Roads in many advanced countries are designed to have an economic life of up to 40 years. This means that if we had built roads like that at independence, you and I would still be using the very same roads today, with no rebuilding other than routine maintenance having been necessary in the intervening years! Seems utopian, doesn’t it? Yet that is what is possible, if we have the heart for it. In Kenya, of course, roads are designed to last until the next rains or the next election, whichever is sooner. Yet we have amongst the highest road-building costs per kilometre in the world. Where does all the money go? You know the answer, and so do I.

The government must have the will to attack this problem at its roots. A major clean-up is needed in all the bodies involved in tendering, procurement, approval, regulation and maintenance of roads. Restructuring and privatisation of the key agencies must be considered. Comprehensive controls and performance management systems must be introduced. And the ‘cowboy contractors’ who have fed the corruption must be dealt with, put away and never allowed to return. A huge task, and one that the government has so far shown little appetite for.

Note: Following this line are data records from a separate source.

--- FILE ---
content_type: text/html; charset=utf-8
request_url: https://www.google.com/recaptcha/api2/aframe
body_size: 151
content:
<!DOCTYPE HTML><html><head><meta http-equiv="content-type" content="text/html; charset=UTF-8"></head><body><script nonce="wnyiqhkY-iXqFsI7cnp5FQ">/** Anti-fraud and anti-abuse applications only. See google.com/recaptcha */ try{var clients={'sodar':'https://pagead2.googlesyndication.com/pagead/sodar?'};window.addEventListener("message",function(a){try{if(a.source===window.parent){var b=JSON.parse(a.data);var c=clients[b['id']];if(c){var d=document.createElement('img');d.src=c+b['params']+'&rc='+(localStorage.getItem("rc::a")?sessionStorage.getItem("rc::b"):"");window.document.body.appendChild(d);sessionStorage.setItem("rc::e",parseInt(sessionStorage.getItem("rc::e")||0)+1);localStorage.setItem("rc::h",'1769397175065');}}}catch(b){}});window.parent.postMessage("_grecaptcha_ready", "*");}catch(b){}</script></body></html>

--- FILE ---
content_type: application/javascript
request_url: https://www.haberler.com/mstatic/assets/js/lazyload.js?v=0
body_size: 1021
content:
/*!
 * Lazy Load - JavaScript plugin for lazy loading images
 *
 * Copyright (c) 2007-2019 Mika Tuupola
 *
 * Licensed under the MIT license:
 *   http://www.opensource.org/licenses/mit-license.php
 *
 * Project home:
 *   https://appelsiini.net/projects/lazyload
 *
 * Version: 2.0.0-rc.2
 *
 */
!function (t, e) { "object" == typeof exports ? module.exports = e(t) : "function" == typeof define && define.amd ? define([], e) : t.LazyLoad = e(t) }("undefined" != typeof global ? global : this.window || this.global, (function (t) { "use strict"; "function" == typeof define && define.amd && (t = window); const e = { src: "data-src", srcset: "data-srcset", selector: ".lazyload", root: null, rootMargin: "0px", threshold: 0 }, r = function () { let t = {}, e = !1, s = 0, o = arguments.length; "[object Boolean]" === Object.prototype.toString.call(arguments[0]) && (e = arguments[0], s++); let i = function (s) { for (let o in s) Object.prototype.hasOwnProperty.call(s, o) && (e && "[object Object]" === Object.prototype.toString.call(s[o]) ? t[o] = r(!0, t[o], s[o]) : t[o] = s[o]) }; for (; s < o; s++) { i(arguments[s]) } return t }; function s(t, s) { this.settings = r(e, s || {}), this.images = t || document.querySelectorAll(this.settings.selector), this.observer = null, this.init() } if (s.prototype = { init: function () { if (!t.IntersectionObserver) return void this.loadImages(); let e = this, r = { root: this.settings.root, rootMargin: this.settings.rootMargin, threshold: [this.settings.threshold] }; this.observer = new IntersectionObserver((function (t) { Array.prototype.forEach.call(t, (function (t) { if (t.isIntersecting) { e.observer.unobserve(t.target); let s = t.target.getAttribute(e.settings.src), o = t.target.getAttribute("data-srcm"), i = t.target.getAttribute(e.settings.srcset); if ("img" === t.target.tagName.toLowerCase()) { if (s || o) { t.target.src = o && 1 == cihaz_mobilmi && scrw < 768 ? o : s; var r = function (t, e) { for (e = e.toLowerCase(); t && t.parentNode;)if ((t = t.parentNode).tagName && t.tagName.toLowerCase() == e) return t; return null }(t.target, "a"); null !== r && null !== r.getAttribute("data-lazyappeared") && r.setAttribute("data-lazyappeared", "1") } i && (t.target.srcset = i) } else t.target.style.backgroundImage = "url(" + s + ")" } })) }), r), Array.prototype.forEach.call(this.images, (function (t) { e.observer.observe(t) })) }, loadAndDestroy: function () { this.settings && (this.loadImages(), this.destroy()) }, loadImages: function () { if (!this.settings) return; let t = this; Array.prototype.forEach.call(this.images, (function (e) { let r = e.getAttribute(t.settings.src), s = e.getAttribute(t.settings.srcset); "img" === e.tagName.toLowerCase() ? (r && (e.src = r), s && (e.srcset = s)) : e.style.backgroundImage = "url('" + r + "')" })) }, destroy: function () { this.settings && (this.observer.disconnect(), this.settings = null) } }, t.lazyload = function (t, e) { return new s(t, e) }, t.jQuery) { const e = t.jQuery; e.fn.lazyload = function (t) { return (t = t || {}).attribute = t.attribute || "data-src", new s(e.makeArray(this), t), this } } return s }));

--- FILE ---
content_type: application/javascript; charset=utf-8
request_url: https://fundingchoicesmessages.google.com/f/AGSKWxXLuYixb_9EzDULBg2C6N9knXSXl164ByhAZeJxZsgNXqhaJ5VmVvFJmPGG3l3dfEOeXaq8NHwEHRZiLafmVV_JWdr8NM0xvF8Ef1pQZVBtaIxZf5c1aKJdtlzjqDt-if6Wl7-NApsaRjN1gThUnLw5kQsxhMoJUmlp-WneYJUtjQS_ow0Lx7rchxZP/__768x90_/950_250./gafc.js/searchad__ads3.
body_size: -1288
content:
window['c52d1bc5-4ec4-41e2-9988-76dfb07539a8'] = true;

And then, if we have good roads, we will have to turn our attention to the people who use them. In one way, having poor roads is a blessing, given the mindset of the average Kenyan driver. Can you imagine what would happen if all our roads suddenly became smooth super-highways, with no corresponding change in driver behaviour? With no potholes to deter them, our matatus and buses would attempt to break Formula 1 speed records on our roads. The carnage would be unthinkable. Thus far, we have had the roads we deserve.

Poor driving is one of our ugliest features. To put it mildly, the average Kenyan driver is pathologically addicted to speed, and psychologically averse to road rules. Most drivers out there positively delight in getting ahead at all costs. Most of our gruesome multiple pile-ups are the result of sheer idiocy.

How did we get here? Let us acknowledge a guilty little secret: that few (if any) driving licences issued since the early 1980s have been issued without a bribe. I do not believe driver competence has been systematically tested in this country for over two decades. For this simple, easily avoidable act of corruption, we have paid dearly as a nation. The results are out there for all to see: a body of drivers with no clue about road courtesy, the highway code or good driving practice. Executioners armed with a little red document that licenses them to kill. Aided by traffic police for whom the daily bribes are not ‘kitu kidogo’ but part of essential income.

By sorting out our roads and drivers once and for all, we could give our economic recovery a welcome shot in the arm. But the problem has many faces. Solving it will require the government to do some ‘joined-up thinking’ and show the heart to sweep the roads clean of the corruption scourge. We must get people and goods flowing across the length and breadth of this country.